Hoy
—o sea ayer, cuando escribo esto— estoy cumpliendo cincuenta años, el tostón.
Paso por esta fecha sin sobresaltos, con saludos de muchos amigos queridos que
recordaron el onomástico y han enviado palabras de felicitación y aliento.
Supongo que como a muchos, me llegó la quinta década sin darme cuenta, como si
no fuera medio siglo. ¿En qué momento devoré cincuenta años de vida? ¿A qué
hora pasé de la adolescencia, que recuerdo siempre con cariño, vívidamente, a
esta edad en la que ya comienza a pesar el tiempo sobre los omóplatos? No sé.
Lo único que sé es que ya son cincuenta años y me siento relativamente bien,
sin achaques visibles, sin conatos de enfermedad y muy agradecido en general
con innumerables personas y con algunas circunstancias.
Desde
que tenía 16 o 17 años comencé a vislumbrar lo que ahora hago. Pese a lo
difícil que es aquí mantenerse cerca de la literatura y seguir practicándola
como lector y escritor, creo no haber dejado pasar un solo día, desde hace poco
más de treinta años, sin establecer algún contacto con las letras. El azar me
ha puesto en el camino a unos cuantos maestros (alguna vez dije que eran Saúl
Rosales, David Lagmanovich y Sergio Antonio Corona Páez), a quienes jamás podré
pagar las involuntarias lecciones que me han dado. Considero, sin embargo, que en
gran medida soy un producto inacabado del autodidactismo. Empecé a leer
literatura sin guía, sin alguien que estuviera a un lado para orientar mis
lecturas, y de alguna manera continúo por esa brecha, una cicatriz en la
terracería del aprendizaje. El resultado no puede ser mejor que el que se
obtiene si uno procede con más orden, si uno es conducido desde chico por la
mano de la experiencia. Pero en esto no me fue posible elegir. No había mucho
en el entorno, por ejemplo, para preguntar por un libro, para saber en qué
páginas hundir la mirada con la garantía de recoger abundante luz.
La
curiosidad de leer nació en la penumbra de mi adolescencia y luego derivó en la
curiosidad de borronear cuartillas. Los primeros intentos casi me llevaron a la
renuncia. Hubo una época, la primera, en la que sentía que cada párrafo me
costaba un esfuerzo nada acorde a mis escasas fuerzas. Desistía por unas
semanas, pero la lectura era un descubrimiento permanente y ese descubrimiento
me llevaba a replantear la posibilidad de escribir.

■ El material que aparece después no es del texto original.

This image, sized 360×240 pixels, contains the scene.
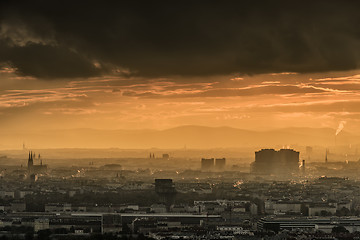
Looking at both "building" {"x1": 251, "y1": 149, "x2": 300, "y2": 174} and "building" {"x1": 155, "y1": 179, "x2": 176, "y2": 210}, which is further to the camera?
"building" {"x1": 251, "y1": 149, "x2": 300, "y2": 174}

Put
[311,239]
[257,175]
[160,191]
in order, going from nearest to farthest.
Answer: [311,239], [160,191], [257,175]

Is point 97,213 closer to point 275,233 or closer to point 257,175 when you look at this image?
point 275,233

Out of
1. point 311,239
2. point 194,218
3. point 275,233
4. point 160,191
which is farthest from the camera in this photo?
point 160,191

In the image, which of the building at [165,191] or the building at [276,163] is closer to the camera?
the building at [165,191]

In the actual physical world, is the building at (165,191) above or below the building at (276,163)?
below

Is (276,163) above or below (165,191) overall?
above

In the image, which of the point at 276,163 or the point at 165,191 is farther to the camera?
the point at 276,163

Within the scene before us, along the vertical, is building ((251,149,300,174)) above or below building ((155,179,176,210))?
above

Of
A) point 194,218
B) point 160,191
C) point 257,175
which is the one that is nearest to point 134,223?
point 194,218
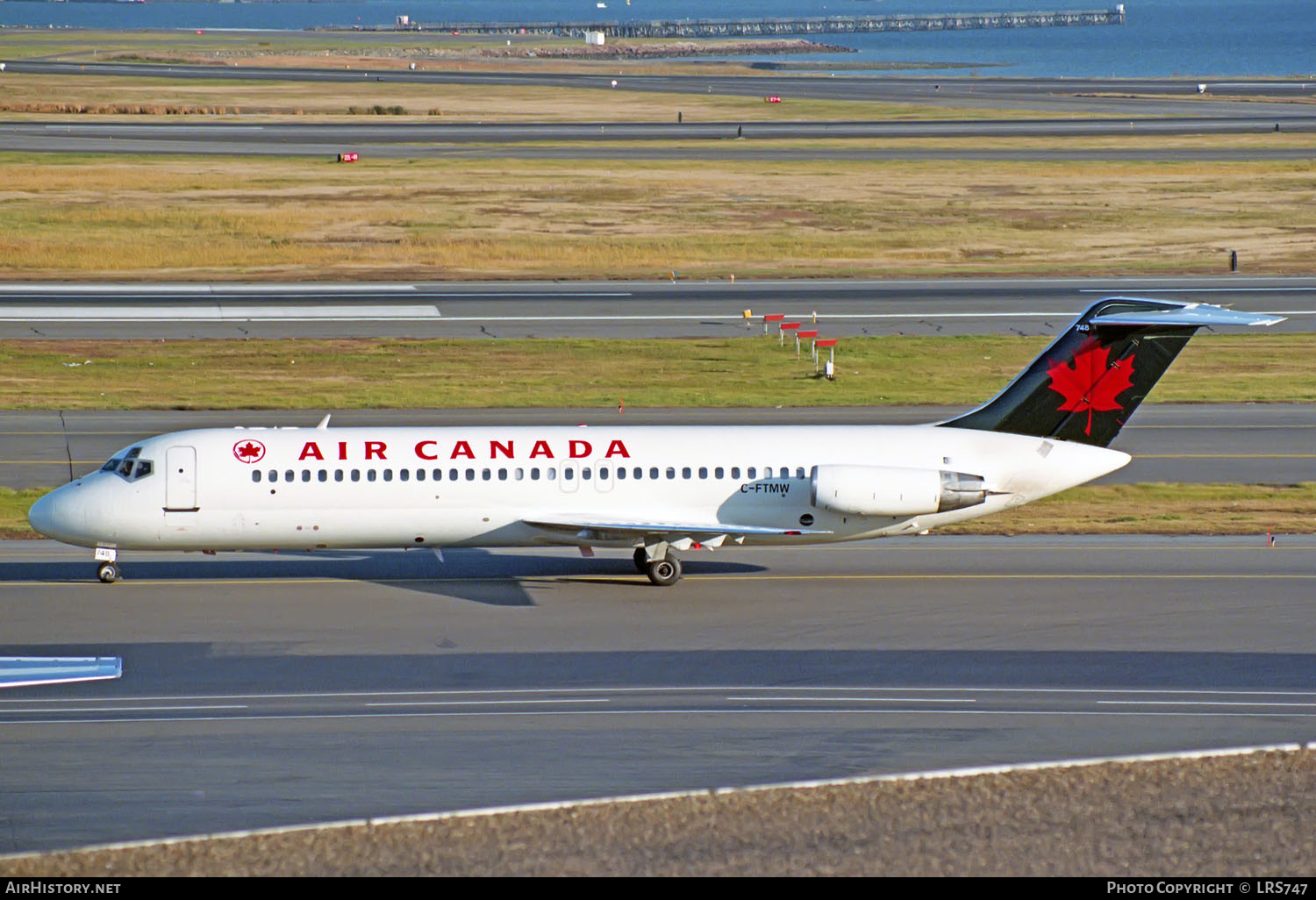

Volví muchas veces a intentarlo, y aunque jamás,
hasta la fecha, he quedado conforme con lo que sale, el tiempo fue haciendo, al
menos, más fuerte la voluntad, y una tras otra fueron desfilando las demasiadas
cuartillas en las que ha quedado guardado lo que pienso, lo que sueño, lo que
creo.
A
los cincuenta que cumplo hoy —o sea ayer, insisto— tengo tres hijas que son lo que más quiero en la vida, a todos mis padres y a todos mis hermanos, casi veinte sobrinos, dos sobrinos nietos, muchos amigos, un puñado de libros
publicados, una biblioteca ciertamente bien armada, un montón casi incontable
de colaboraciones hemerográficas, un trabajo estable en el
mundo académico, cerca
de diez libros inéditos, el corazón en paz y un deseo sin orillas por seguir
haciendo lo mismo, exactamente lo mismo: leer y escribir.